I could enjoy the walk if I wasn’t so frustrated about being lost. And also a little scared—this neighborhood is really seedy. I passed a filthy homeless guy lying on the sidewalk who smelled like urine. He asked me for money, and when I said I didn’t have any, he asked me if he could touch my hair. I started walking faster after that. But I think I’m just making myself get more lost faster.
I need to find a payphone. I can call my mom and ask her to come rescue me. I didn’t want to do it, but I don’t have much of a choice.
I see a payphone at the corner and dig a quarter out of my pocket. I’ve got one quarter, two dimes, and one penny—that’s all the change in my pocket. On top of that, I’ve got four dollar bills.
I stick my quarter in the payphone. I’ve only used a payphone a few times in my life, and I don’t exactly know what I’m doing, but I figure it can’t be that hard. Except when I dial my home number, all I hear in the receiver is silence. It’s not ringing. I think this stupid payphone is broken.
I slam down the receiver and keep walking. The neighborhood I’m in is looking increasingly sketchy, but I’m not sure what to do. I see three teenage boys up ahead. Maybe I should ask them for directions home. It’s clear at this point that I’m not going to manage to wander home without help.
“Hey, honey,” the tallest of the boys says to me as I approach them.
Another boy snickers, “Nice ass.”
Now I think maybe I shouldn’t ask them for directions.
“I never seen you around here, baby,” the other boy says to me. “You new in town?”
I get this sick feeling in my stomach.
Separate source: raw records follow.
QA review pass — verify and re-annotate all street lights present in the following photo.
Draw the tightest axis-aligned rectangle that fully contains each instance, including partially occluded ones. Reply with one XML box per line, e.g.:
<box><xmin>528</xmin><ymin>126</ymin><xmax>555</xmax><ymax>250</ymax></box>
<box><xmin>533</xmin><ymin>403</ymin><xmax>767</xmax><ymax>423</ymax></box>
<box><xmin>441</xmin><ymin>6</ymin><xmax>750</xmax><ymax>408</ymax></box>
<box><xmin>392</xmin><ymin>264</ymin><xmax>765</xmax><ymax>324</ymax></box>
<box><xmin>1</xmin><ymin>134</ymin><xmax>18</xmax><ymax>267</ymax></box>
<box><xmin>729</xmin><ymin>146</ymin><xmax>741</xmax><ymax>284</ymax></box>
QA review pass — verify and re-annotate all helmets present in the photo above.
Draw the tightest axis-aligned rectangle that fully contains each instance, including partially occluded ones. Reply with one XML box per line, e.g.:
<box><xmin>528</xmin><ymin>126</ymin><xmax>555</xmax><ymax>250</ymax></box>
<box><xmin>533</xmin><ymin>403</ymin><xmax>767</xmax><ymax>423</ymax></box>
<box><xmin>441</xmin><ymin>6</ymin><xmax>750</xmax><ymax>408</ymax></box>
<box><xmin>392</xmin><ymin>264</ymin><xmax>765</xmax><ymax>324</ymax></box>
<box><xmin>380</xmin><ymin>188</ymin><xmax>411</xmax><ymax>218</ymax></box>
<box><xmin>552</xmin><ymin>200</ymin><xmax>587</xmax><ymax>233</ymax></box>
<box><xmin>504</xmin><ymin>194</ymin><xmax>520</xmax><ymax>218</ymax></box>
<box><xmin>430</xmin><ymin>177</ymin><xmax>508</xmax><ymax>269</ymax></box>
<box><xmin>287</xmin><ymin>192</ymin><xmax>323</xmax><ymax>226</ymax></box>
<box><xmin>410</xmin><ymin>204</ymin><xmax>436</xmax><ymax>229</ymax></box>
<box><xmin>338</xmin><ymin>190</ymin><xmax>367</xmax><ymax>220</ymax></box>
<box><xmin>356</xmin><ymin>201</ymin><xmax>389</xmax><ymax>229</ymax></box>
Something in my brain is telling me to run, but my legs are frozen.
The tall boy saunters over to me, grinning. “You got pretty hair.” He reaches out to touch my hair and I jerk away, horrified. My reaction makes the other boys laugh. “What are you so scared of, baby? We’re just looking to have a little fun.” He looks me in the eyes for a split second before I look away. “Don’t you like fun?”
“I have to go,” I croak, backing away from them.
I turn to leave, but there’s another boy behind me. They’ve surrounded me. Oh my God, I can’t get away from them. Even one of them is stronger than I am, but I have no chance against all three. There’s nothing I can do—I can fight but I’ll certainly lose.
The tallest boy creeps closer to me, a terrifying glint in his eye.